Some technology transfers begin with a device. This one began with a way of thinking. At Universidad Carlos III de Madrid, within the Doctoral Programme in Nuclear Fusion Science and Engineering, researchers were trained to model plasmas from first principles, understand electromagnetic interactions, and work with the analytical discipline that fusion demands. That scientific culture later became one of the foundations of IENAI SPACE, a company now developing compact electric propulsion systems for nanosatellites.
The expertise originated in the EP2 group at UC3M, where Daniel Pérez Grande developed advanced competences in plasma modelling, numerical simulation and charged particle dynamics. Those tools were shaped in a fusion oriented environment, even when applied to space propulsion topics. What moved to industry was not a piece of fusion hardware, but something just as valuable, a rigorous design culture grounded in plasma physics.
That transfer took concrete form in 2019, when Daniel Pérez Grande and two fellow researchers founded IENAI SPACE in Madrid. They saw that many existing propulsion systems were poorly suited to CubeSats and small satellites, where power, mass and volume are tightly constrained. Drawing on fusion derived analytical methods, they developed a new class of electrospray propulsion systems based on conductive molten salt propellants, designed to deliver precise manoeuvring with very low power consumption.
What made the difference was speed with depth. The founders applied first principles modelling and cross disciplinary systems thinking inherited from fusion research to shorten development cycles, reduce prototyping effort and improve overall performance. That same mindset also helped integrate propulsion, power and control within architectures small enough for the new space market. Today, IENAI presents ATHENA as a highly compact electrospray propulsion family engineered for spacecraft that need to go further, for longer.
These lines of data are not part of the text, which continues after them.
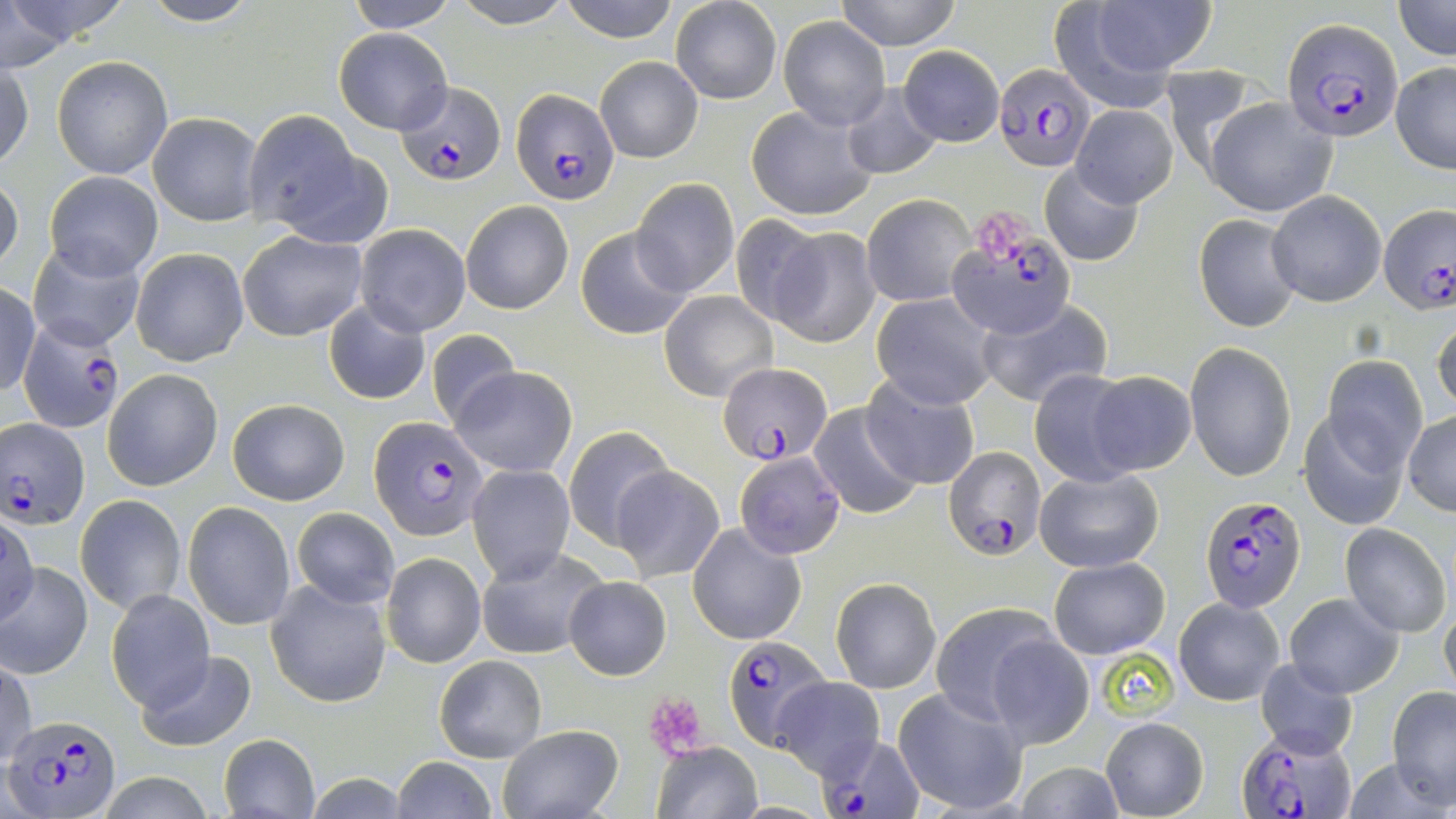

{
  "slide_level_diagnosis": "Plasmodium falciparum",
  "magnification": "1000x",
  "stain": "May-Grünwald-Giemsa",
  "plasmodium_falciparum_infected_red_blood_cell_locations": "approximate bounding boxes as [x1, y1, x2, y2] in pixels: [1282, 18, 1403, 142], [994, 63, 1096, 173], [395, 81, 507, 187], [512, 87, 617, 204], [1377, 206, 1454, 311], [949, 225, 1075, 338], [18, 321, 128, 432], [718, 363, 833, 463], [3, 417, 91, 530], [368, 417, 486, 538], [945, 446, 1045, 560], [1198, 492, 1306, 610], [724, 636, 832, 752], [9, 715, 117, 814], [1240, 728, 1353, 817], [816, 733, 922, 819]",
  "image_size": "1456×819 pixels",
  "modality": "optical microscopy",
  "platelet_locations": "approximate bounding boxes as [x1, y1, x2, y2] in pixels: [975, 210, 1027, 261], [650, 695, 704, 759]",
  "field_of_view": "single",
  "uninfected_red_blood_cell_locations": "approximate bounding boxes as [x1, y1, x2, y2] in pixels: [139, 0, 263, 26], [449, 0, 579, 28], [559, 0, 680, 42], [835, 0, 961, 49], [1065, 0, 1214, 95], [0, 1, 92, 68], [343, 1, 458, 33], [1393, 1, 1455, 60], [670, 2, 782, 104], [777, 16, 891, 130], [334, 29, 452, 133], [899, 44, 1004, 147], [51, 55, 173, 179], [593, 55, 703, 163], [1, 57, 33, 171], [1390, 62, 1456, 174], [1160, 65, 1259, 176], [840, 82, 943, 180], [1204, 96, 1335, 218], [745, 104, 877, 221], [1072, 105, 1177, 206], [148, 111, 262, 227], [243, 111, 373, 237], [1038, 162, 1144, 267], [44, 170, 163, 280], [0, 172, 23, 278], [631, 178, 740, 297], [1267, 191, 1386, 307], [862, 194, 974, 307], [461, 200, 573, 314], [1193, 211, 1301, 332], [726, 216, 828, 327], [354, 224, 470, 336], [576, 226, 694, 341], [767, 227, 881, 349], [237, 231, 368, 341], [27, 243, 146, 351], [130, 247, 249, 367], [0, 284, 41, 397], [660, 290, 777, 401], [872, 292, 999, 409], [323, 300, 432, 406], [979, 301, 1110, 406], [1432, 314, 1456, 419], [424, 327, 524, 433], [1185, 343, 1296, 482], [1323, 357, 1427, 472], [449, 365, 578, 477], [103, 369, 223, 491], [1028, 369, 1140, 486], [1086, 370, 1196, 476], [862, 377, 981, 490], [227, 396, 351, 506], [809, 402, 923, 520], [1301, 405, 1409, 530], [1404, 411, 1455, 516], [563, 424, 674, 550], [734, 451, 846, 559], [467, 463, 574, 585], [611, 465, 725, 581], [1034, 468, 1163, 573], [76, 495, 186, 613], [182, 501, 297, 630], [292, 507, 399, 608], [0, 514, 39, 626], [690, 522, 806, 644], [1339, 523, 1452, 636], [476, 545, 608, 660], [381, 553, 486, 668], [1048, 557, 1170, 659], [1, 560, 93, 680], [564, 576, 671, 680], [831, 576, 941, 694], [265, 579, 393, 708], [106, 589, 214, 710], [1284, 593, 1403, 697], [1173, 597, 1284, 705], [929, 602, 1063, 725], [1438, 607, 1456, 702], [985, 632, 1095, 751], [134, 649, 257, 750], [434, 654, 549, 763], [1256, 656, 1359, 760], [1, 659, 36, 769], [773, 677, 884, 779], [1387, 686, 1456, 807], [892, 687, 1028, 816], [1101, 716, 1208, 819], [496, 725, 625, 819], [219, 733, 321, 818], [651, 742, 762, 819], [389, 755, 498, 819], [1014, 761, 1126, 819], [96, 774, 218, 817], [301, 774, 414, 817]",
  "preparation": "thin blood film"
}Classify this cell by malaria status.
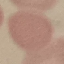
It is uninfected.

Summary:
  - Capture: smartphone through the microscope eyepiece
  - Stain: Giemsa
  - Image type: automatically extracted cell patch, resized to 64 × 64 pixels
  - Preparation: thin blood film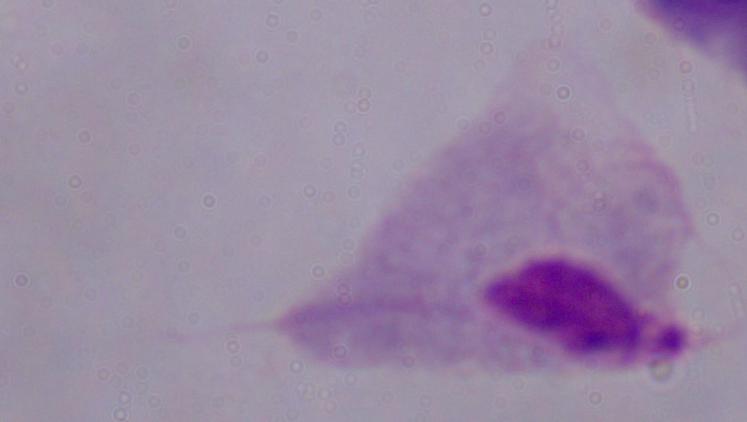
A trichomonad is shown. Captured at 1000x magnification. Photomicrograph.Name the parasite shown.
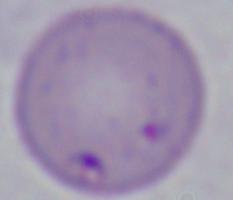

Babesia.

Summary:
  - Modality: photomicrograph
  - Magnification: 1000x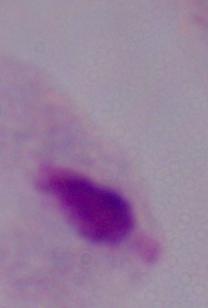

Micrograph. 1000x magnification. A trichomonad is seen.State which parasite is depicted.
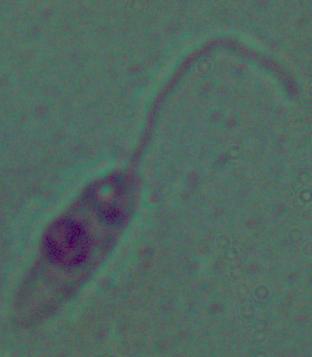

Leishmania.

Summary:
  - Magnification: 1000x
  - Modality: photomicrograph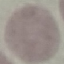
Summary:
  - Result: no malaria parasites seen
  - Preparation: thin blood smear
  - Image type: automatically extracted cell patch, resized to 64 × 64 pixels
  - Capture: smartphone through the microscope eyepiece
  - Stain: GiemsaComment on the morphology of the erythrocytes.
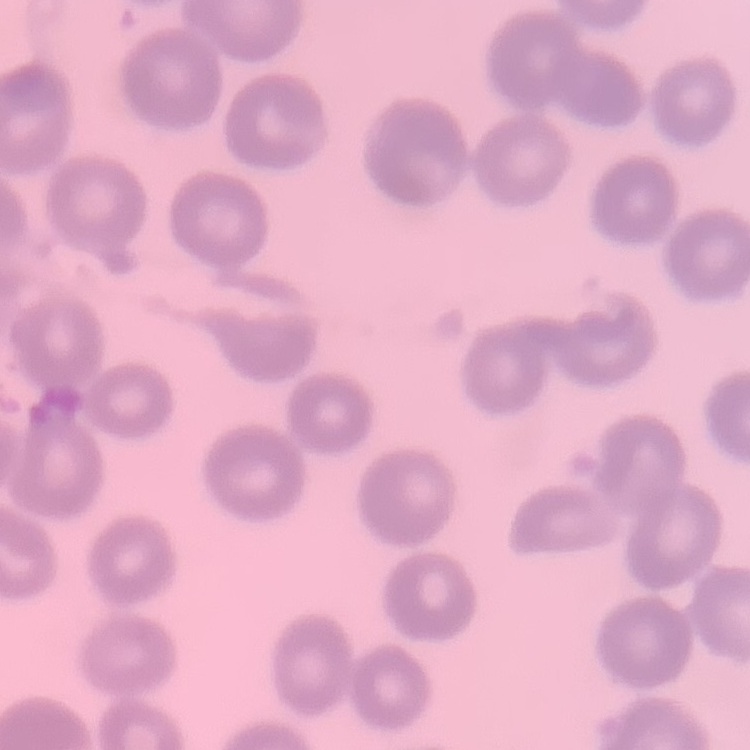

No rouleaux formation.

Stained with either Field's or Giemsa. Square crop of a larger photomicrograph. Thin blood smear.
In only a few years, the company has grown to more than 30 professionals, secured more than €10 million in combined public and private investment, and is preparing multiple in orbit demonstrations in 2026. The story is a strong example of competence transfer at its best. Fusion did not simply inspire a new product. It helped shape the scientific discipline, modelling habits and engineering ambition behind a new European space company.